I was wondering also what inspired the song “Blue Lips.”

I don’t know [laughs]. Ah… I suck at that kind of stuff. I don’t really know a lot of stuff, which sometimes makes people think that I don’t know what I’m doing. I feel like I do. I just don’t know those kinds of things. A lot of times, I just feel like I was inspired and it happened, and I don’t know exactly why. But in the moment, I will feel what’s right and what’s wrong for it, but I don’t really know why [laughs]. It’s like a Ouija board spelling out this!

Well, for instance, was “Blue Lips” about something specific or did it just evolve organically?

It just evolved. It just happens. I just sit down and start playing and singing at the same time, and then it just happens. It’s like that with some songs. They’re just like, “boop!”

How about “The Wallet.” Is that a true story?

There are little parts that are collaged. When I think about it, there are parts where I’ll be like, “I see where that comes from.” I have to search my mind and look for the lineage, like, “Five years ago, I read this or heard that.” But there’s no direct, exact thing, like, “This is what happened in my life, and I’ve put it into song form.” It’s always like little scrappy pieces of imagination scrapped with reality.

I was also wondering about the song “Machine.” Did you intend for it to have such a sinister and ominous tone?

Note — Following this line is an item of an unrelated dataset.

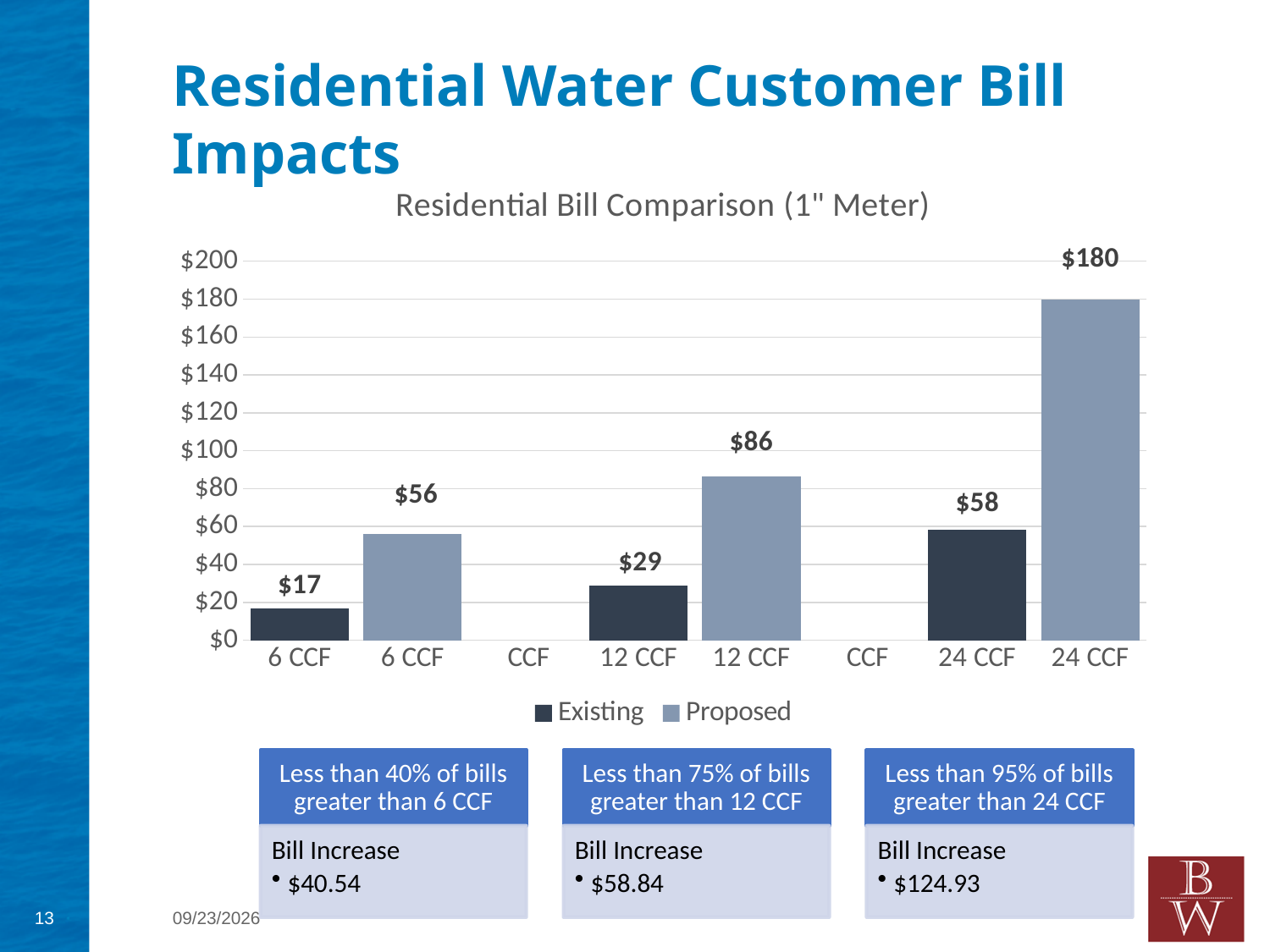
What is the difference between the Proposed and Existing bills at 24 CCF? $122 Which bar has the highest value on the chart? 24 CCF Proposed ($180) What is the difference between the Proposed and Existing bills at 12 CCF? $57 What kind of chart is shown on the slide? Bar chart What is the Proposed bill value for 12 CCF? $86 What is the Existing bill value for 6 CCF? $17 What is the Proposed bill value for 24 CCF? $180 Which is larger, the Proposed bill at 6 CCF or the Existing bill at 24 CCF? Existing bill at 24 CCF ($58) What is the Existing bill value for 24 CCF? $58 Which bar has the lowest value on the chart? 6 CCF Existing ($17) How many series does the legend list? 2 What is the title of the chart? Residential Bill Comparison (1" Meter)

Well, the really cool thing about that is that it is one of the new, new songs. I wrote that song, and I heard the sounds as how it is on the record, like, how it is in my brain. Then I went on YouTube, because that’s what you do. You write a song, and you go on YouTube. And on the home page of YouTube, they had this special thing on David Byrne and the installation that he made at the Maritime Building, and it was called “Playing the Building.” And I watched it, and the sounds the building made were exactly the sounds that I had imagined. So I emailed David Byrne, and the heroically amazing person that he is, he emailed me back the next day, and he was like, “Yeah, you’re welcome to go in there and record.” He and his assistant opened it up for me to play around in, and then opened it up again for us to go in and record in there. Then, before I recorded the building on it, I played the song for Mike, because we were just starting to work together and I had just written it. And I told him about the building, but he didn’t have a chance to go there and listen to it. But I told him and Matt Chamberlain about it, and when Matt played drums on it, Mike brought this crazy sound pedal thing that made it sound like it was related to the building. Then, when I recorded the building, I was listening to that already, so it was really crazy. Now it’s a song, and it’s exactly how I imagined it. Well, I guess it’s more abstract than how I imagined it, but I couldn’t have imagined it more perfectly than how the sounds are. It makes me so happy.

I was also wondering what suggested using “Laughing With” as the first single, since it has so many references to God. It seems like a brave choice.

Well, I don’t know. I always think about that stuff. I think I’ve always thought a lot about the state versus religion versus spirituality versus fear mongering. It’s not like I have a very strong thesis about it. It’s just something that I’m always mulling over in my head. I think that it just felt like something that I wanted to share as the first thought off of the record. For me, it’s not brave, because I’m psyched about all of the songs, but I’m really proud of my record label, because I think it might not have been the most obvious thing. It seems cool that they allowed me to put that thought forward as the first thing from the record. I’m really excited about it. Plus, I made a really trippy video for it.